From the beginning, Greenberg said he and others at SMU wanted to create the graduate program. His interest grew as people continued to contact him, saying they had an interest in creative computation but did not have time to earn another bachelor’s degree.

“There were people approaching me saying, “You know, I want to learn this stuff, but I'm 35 years old and I have a full-time job and a family, and I'm not going to go back for an undergraduate degree,’” Greenberg said. “And a lot of people started reaching out to me that way. And so, we knew there were some people that wanted to do this.”

Another benefit of the master’s program is that students don’t need prior programming experience. Greenberg said his experience writing books and overseeing the bachelor’s degree program in creative technology has taught him to make the curriculum as accessible as possible to people from a variety of professions.

He said the program is designed “to not only purely relate to creative people or computer scientists, but to the people in between.” He said many aspiring students have a corporate job where they do some technology work or maybe a little visualization work with design teams.

“They're not passionate about the visualization work. They don't feel they have great talent in that area. They're not super passionate about coding. They don't feel like they have great capabilities in that area either,” he said. “And I'm trying to get them super excited about this stuff.”

He said a degree in creating technology will challenge students to learn skills that give them more capabilities and provide additional value to their current organization.

Creating NFTs and Teaching People How to Learn

Because of the ever-evolving nature of technology, Greenberg said much of the focus in the master’s program will be on teaching students how to learn as much as teaching them the current technology available. Once students understand how programming works at a high level, they can more readily learn something new and apply it in a creative way.

One of the emerging areas that the graduate program will focus on is connecting generative art, which involves creative coding in the NFT space with generative AI.

“Nobody's done it,” Greenberg said. “I'm working with a group of people that is launching a platform that is the first ever to do this and we're just getting started.”

The program also focuses on AI, which Greenberg said is “immediately impactful right now,” whether a person works in an insurance company processing claims or is an artist generating paintings. “What we think we know about what we're going to do with AI today is probably nothing like what we’re going to do with it in three or four years,” he said.

He said that if the program has a heartbeat, “it is about creative coding and about creative computing; computational literacy is the center part of what we do,” Greenberg said.

Capstone projects involve installation performance, live audio with visuals and real-time data. Graduates from the bachelor’s program have gone onto work in digital product development and product innovation at startups and interactive design.

“Some of these students end up going into accounting firms doing data visualization. Some of them go work for the National Geological Survey, doing visualization of earthquake data. We're teaching the core programming literacy and they can go all kinds of places.”

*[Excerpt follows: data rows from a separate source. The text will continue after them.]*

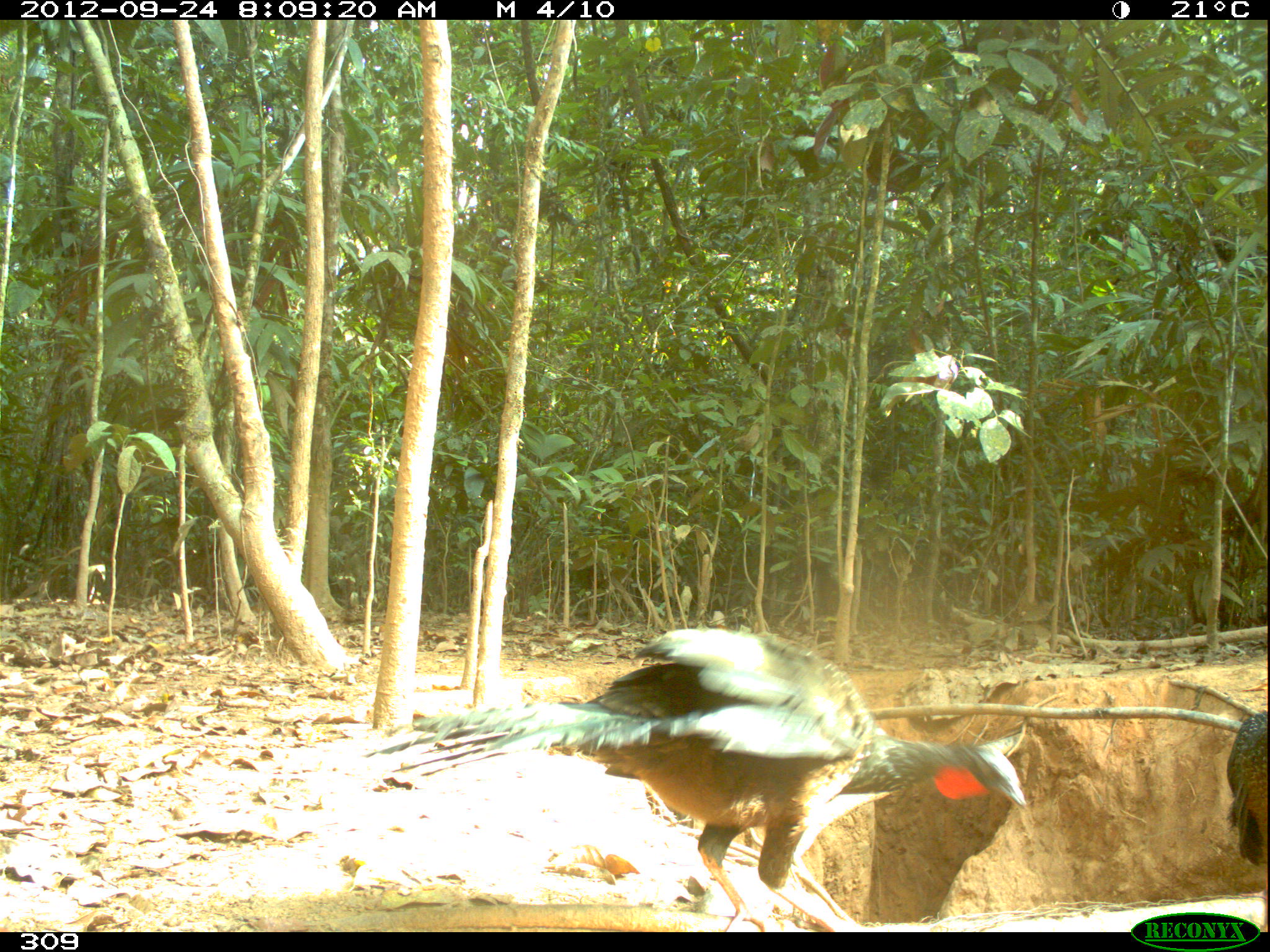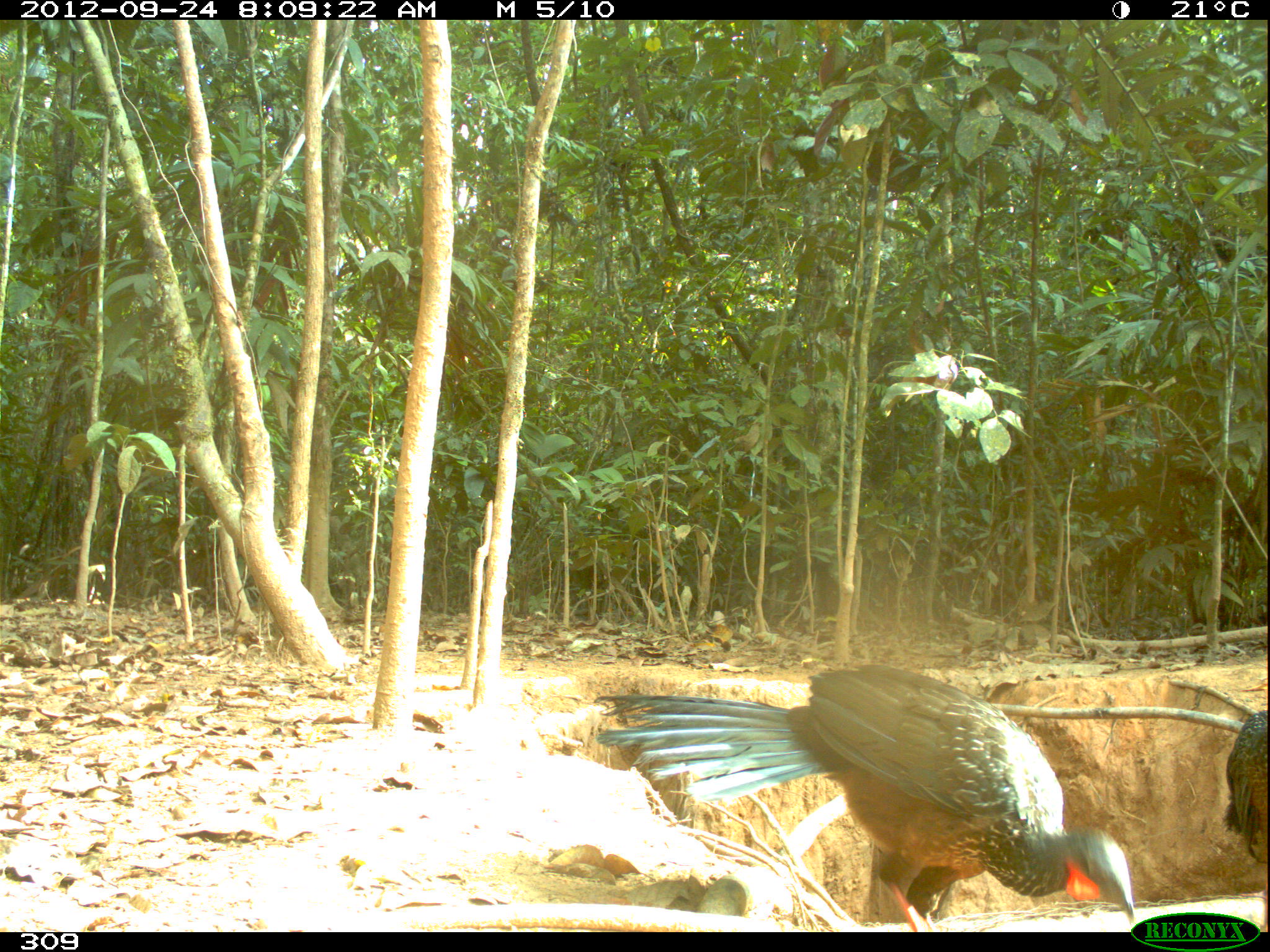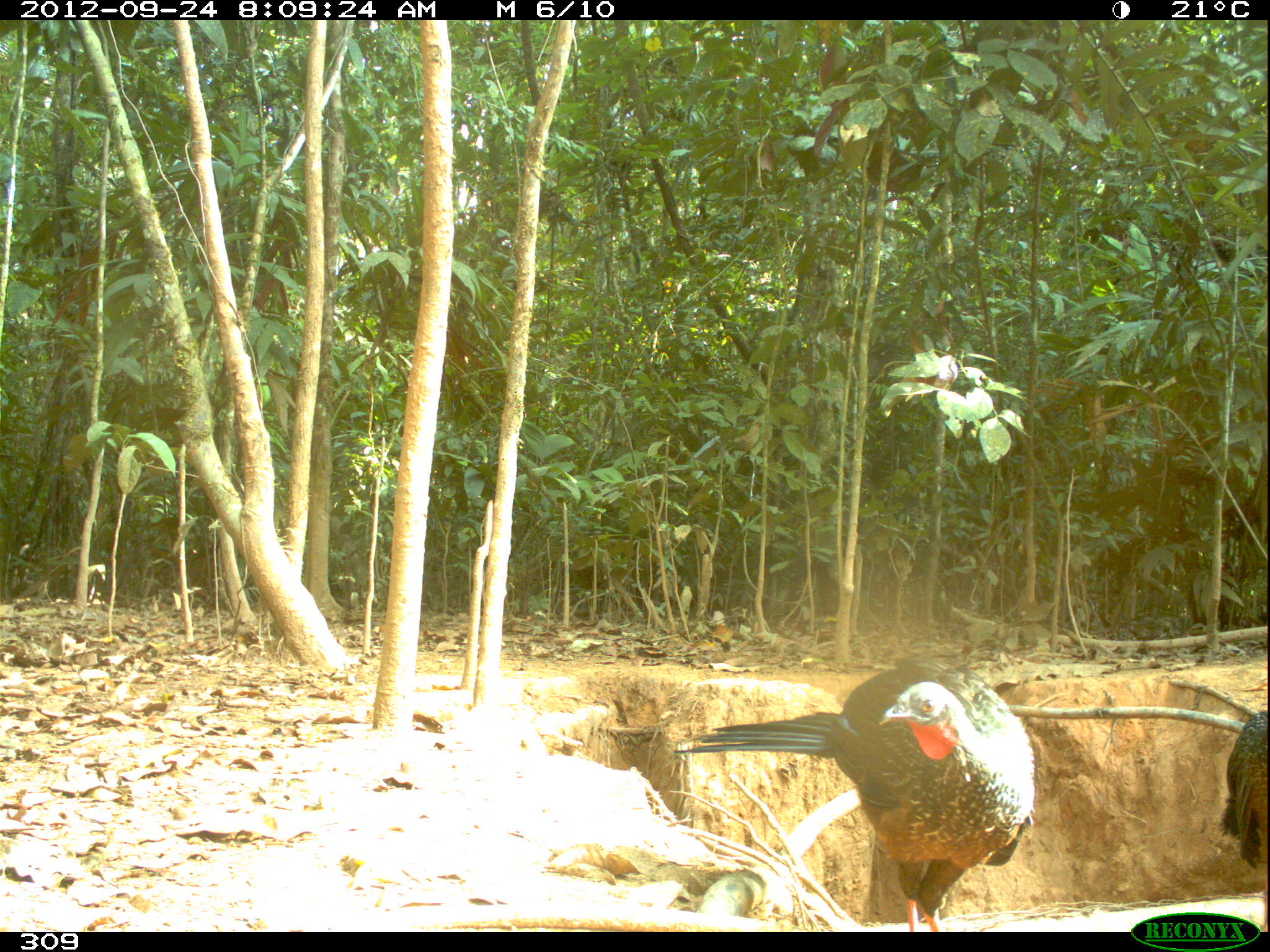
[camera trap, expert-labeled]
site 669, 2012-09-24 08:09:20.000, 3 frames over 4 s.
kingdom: Animalia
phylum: Chordata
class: Aves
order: Galliformes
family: Cracidae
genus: Penelope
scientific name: Penelope jacquacu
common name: spix's guan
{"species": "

He said that people leave the program changed, because they’re more agile, entrepreneurial and can think on their feet. They’ve also learned to work on cross-functional teams and can communicate and collaborate with both those in development and “pure creatives.” Many bachelor’s program graduates end up doing special project work because they can bridge the divide between those two groups.

“They come in with an interest in science and art or creativity and this program launches them,” Greenberg said. “People have gone directly to Disney Imagineering and the major studios; it gives them a superpower.”